ECOLOGIE ET ENVIRONNEMENT EN ALGERIE (Une revue de web de plus de 4500 articles )
11 Décembre 2012
Les zones montagneuses contribuent à hauteur de 18% dans la production nationale agricole, soit un apport de 398 milliards de dinars
PUBLIE LE : 10-12-2012 | 0:00Les zones montagneuses contribuent à hauteur de 18% dans la production nationale agricole, soit un apport de 398 milliards de dinars
PUBLIE LE : 10-12-2012 | 0:00 Pas moins de 52.000 hectares de forêts et 25.000 hectares de maquis ont été parcourus par le feu, en Algérie, durant la campagne 2012, a déclaré, hier, le directeur général des forêts (DGF), M. Mohamed Seghir Noual, qui s’exprimait sur les ondes de la Chaîne III de la radio nationale, soulignant toutefois que sur la base d’une étude menée par l’ASAL, on peut «déduire qu’en général, près de 55% de l’espace parcouru par le feu reprend dans le printemps qui suit». En d’autres termes : l’espoir est toujours permis puisque l’espace forestier parcouru par le feu n’est, en fin de compte, pas tout à fait perdu.
Cela étant, note l’invité de la rédaction, l’été 2012 était exceptionnel sur tout le bassin méditerranéen, et le bilan des incendies enregistré cette année, en Algérie, est également exceptionnel, par rapport à la moyenne des trois dernières décennies. «Exceptionnellement, cette année, près de 5.000 foyers d’incendies ont été enregistrés, alors que la moyenne enregistrée lors des trois dernières décennies était de 2.000 foyers d’incendie», a-t-il mis en exergue.
Mais quelles sont, donc, les causes de ce bilan ? Pour le DGF, la canicule qui s’est inscrite dans la durée — puisqu’elle a persisté durant les deux mois de juillet et d’août — est un facteur prépondérant pour le déclenchement et la propagation de foyers d’incendie, d’une part. D’autre part, et même si l’homme est, dans bien des cas, responsable de départs de feu, la proportion des incendies d’origine criminelle qui existe, reste, néanmoins minime.
Selon ce responsable, les enquêtes qui ont prouvé que nombre de ces incendies étaient d’origine criminelle ont abouti à des arrestations, notamment dans les wilayas d’El-Tarf, dans l’extrême est du pays, et à Béjaïa, en Kabylie.
Il est à retenir que la DGF, qui ambitionne notamment de redonner vie à toutes les superficies parcourues par le feu, a entamé un ambitieux programme de plantation de 50.000 hectares par an, sachant que le prix de reboisement d’un hectare avoisine les 150.000 dinars.
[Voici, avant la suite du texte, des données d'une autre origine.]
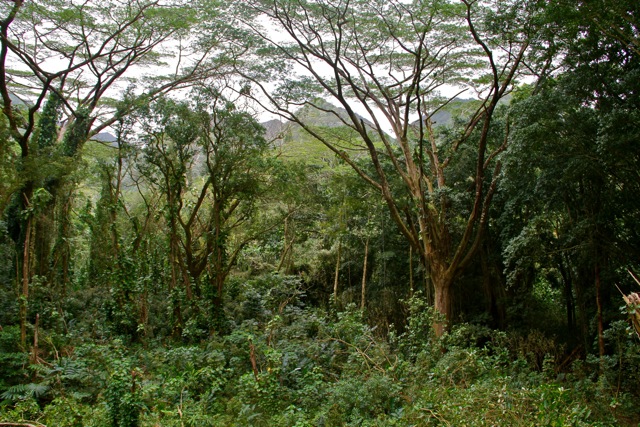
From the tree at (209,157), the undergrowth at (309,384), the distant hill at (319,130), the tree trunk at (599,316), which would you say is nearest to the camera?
the undergrowth at (309,384)

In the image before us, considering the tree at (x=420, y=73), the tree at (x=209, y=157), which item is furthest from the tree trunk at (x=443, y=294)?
the tree at (x=209, y=157)

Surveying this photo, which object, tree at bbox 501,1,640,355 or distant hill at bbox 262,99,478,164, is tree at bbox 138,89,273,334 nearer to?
distant hill at bbox 262,99,478,164

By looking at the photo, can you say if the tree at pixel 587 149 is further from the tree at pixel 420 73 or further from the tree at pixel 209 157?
the tree at pixel 209 157

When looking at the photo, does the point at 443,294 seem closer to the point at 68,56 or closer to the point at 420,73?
the point at 420,73

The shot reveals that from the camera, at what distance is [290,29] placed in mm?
8219

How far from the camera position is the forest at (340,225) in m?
5.19

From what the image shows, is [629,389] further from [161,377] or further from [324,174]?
[324,174]

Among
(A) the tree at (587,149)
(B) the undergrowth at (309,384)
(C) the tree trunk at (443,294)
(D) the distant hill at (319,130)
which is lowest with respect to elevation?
(B) the undergrowth at (309,384)

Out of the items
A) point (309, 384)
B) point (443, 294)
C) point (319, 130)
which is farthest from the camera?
point (319, 130)

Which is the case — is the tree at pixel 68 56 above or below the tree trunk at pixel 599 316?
above

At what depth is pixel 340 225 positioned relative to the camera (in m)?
11.6

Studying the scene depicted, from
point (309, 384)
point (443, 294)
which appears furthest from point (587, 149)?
point (309, 384)

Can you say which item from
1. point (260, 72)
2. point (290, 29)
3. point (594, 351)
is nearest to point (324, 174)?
point (260, 72)

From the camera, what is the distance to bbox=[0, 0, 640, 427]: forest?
17.0 feet
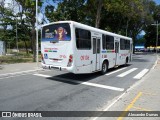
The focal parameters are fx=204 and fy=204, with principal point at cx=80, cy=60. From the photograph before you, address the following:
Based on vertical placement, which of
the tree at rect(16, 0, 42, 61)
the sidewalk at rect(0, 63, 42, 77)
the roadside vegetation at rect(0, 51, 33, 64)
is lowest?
the sidewalk at rect(0, 63, 42, 77)

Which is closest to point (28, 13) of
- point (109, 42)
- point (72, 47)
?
point (109, 42)

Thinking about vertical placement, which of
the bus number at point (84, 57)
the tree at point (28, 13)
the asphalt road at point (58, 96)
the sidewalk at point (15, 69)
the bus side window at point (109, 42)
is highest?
the tree at point (28, 13)

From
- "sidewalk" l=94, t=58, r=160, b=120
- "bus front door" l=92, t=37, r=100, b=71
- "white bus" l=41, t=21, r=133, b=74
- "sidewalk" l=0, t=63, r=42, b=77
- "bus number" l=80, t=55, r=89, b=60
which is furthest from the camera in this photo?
"sidewalk" l=0, t=63, r=42, b=77

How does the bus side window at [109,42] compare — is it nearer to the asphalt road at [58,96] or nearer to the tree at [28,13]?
the asphalt road at [58,96]

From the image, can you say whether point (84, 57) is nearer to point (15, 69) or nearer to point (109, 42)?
point (109, 42)

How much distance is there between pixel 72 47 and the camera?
10109mm

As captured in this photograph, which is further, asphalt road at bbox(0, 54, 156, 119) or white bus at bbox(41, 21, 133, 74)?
white bus at bbox(41, 21, 133, 74)

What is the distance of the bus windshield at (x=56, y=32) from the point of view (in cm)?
1030

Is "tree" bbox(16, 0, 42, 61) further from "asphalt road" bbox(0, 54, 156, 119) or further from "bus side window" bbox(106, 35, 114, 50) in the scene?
"asphalt road" bbox(0, 54, 156, 119)

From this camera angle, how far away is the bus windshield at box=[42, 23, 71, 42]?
33.8 ft

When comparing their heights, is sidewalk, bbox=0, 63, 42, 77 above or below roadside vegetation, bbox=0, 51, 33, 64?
below

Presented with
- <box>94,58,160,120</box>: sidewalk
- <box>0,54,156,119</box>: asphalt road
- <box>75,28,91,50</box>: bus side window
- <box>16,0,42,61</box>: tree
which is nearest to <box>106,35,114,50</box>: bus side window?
<box>75,28,91,50</box>: bus side window

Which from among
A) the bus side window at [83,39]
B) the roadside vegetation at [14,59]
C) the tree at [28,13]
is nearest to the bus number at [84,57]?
the bus side window at [83,39]

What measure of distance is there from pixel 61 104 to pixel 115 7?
24977 millimetres
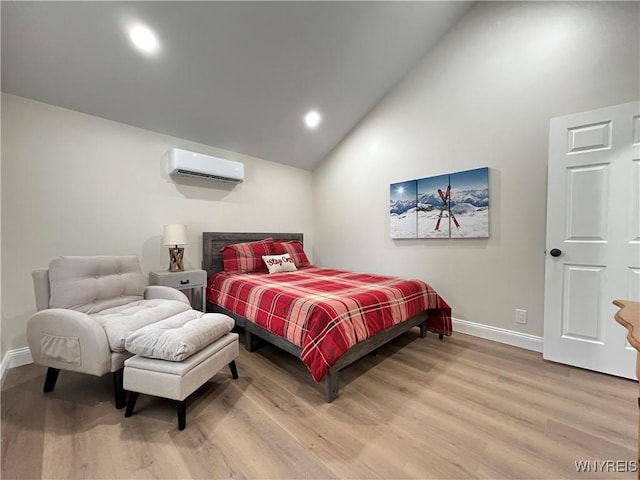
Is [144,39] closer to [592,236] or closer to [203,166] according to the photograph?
[203,166]

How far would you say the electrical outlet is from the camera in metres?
2.57

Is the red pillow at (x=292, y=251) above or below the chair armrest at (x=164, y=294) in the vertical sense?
above

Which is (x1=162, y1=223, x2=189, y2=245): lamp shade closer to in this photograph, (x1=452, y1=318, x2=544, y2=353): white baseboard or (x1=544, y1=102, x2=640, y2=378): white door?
(x1=452, y1=318, x2=544, y2=353): white baseboard

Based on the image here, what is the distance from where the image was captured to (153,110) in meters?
2.76

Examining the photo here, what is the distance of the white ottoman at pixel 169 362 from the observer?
4.90 feet

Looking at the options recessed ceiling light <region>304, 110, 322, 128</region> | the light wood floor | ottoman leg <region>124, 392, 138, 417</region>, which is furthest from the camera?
recessed ceiling light <region>304, 110, 322, 128</region>

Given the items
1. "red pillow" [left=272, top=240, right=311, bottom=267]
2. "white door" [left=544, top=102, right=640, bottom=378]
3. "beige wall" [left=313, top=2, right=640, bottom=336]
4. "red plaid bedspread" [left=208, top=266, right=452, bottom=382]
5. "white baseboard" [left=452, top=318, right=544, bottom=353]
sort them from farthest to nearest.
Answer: "red pillow" [left=272, top=240, right=311, bottom=267], "white baseboard" [left=452, top=318, right=544, bottom=353], "beige wall" [left=313, top=2, right=640, bottom=336], "white door" [left=544, top=102, right=640, bottom=378], "red plaid bedspread" [left=208, top=266, right=452, bottom=382]

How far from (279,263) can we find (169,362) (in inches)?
74.9

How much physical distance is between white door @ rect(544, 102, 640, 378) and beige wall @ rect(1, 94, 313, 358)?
11.8ft

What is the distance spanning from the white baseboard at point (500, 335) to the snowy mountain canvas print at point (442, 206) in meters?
0.96

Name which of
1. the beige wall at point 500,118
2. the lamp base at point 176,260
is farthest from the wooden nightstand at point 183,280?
the beige wall at point 500,118

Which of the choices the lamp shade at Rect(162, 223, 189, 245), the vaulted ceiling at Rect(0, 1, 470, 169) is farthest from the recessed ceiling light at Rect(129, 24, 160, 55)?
the lamp shade at Rect(162, 223, 189, 245)

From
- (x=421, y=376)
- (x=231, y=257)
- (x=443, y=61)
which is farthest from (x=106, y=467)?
(x=443, y=61)

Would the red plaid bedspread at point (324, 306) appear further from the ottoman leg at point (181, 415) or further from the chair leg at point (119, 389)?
the chair leg at point (119, 389)
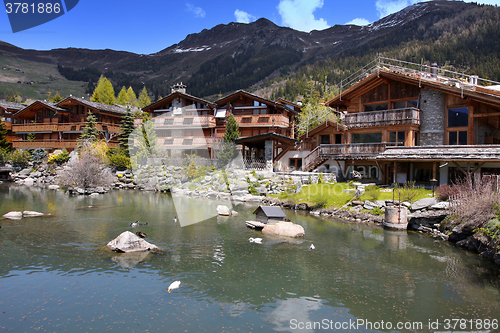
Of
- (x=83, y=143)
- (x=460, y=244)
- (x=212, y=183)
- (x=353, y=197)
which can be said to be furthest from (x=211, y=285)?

Le directeur des forêts signalera dans ce contexte que depuis le début de l’année en cours, pas moins de 12.000 hectares d’oliveraies ont été plantés.
M. Mohamed Seghir Noual a rappelé que dans le but d’accompagner les habitants des régions rurales, différents programmes de développement rural ont été lancés par l’État. Le budget annuel qui y est consacré est chiffré à plus de 60 milliards de dinars. Et d’ajouter, qu’au jour d’aujourd’hui, pas moins de 5 millions d’habitants ont bénéficié de ces opérations.
Sur le bilan du Barrage vert dont les avis d'experts sont contrastés, M. Noual a défendu les résultats obtenus jusque-là.
"Outre la reconstitution des massifs forestiers dégradés de l’Atlas saharien avec une superficie de 300.000 ha traités, ce projet a permis la protection des centres de vie et des infrastructures socio-économiques contre l’ensablement à travers la fixation de dunes et les ceintures vertes sur près de 5.000 ha", a-t-il expliqué.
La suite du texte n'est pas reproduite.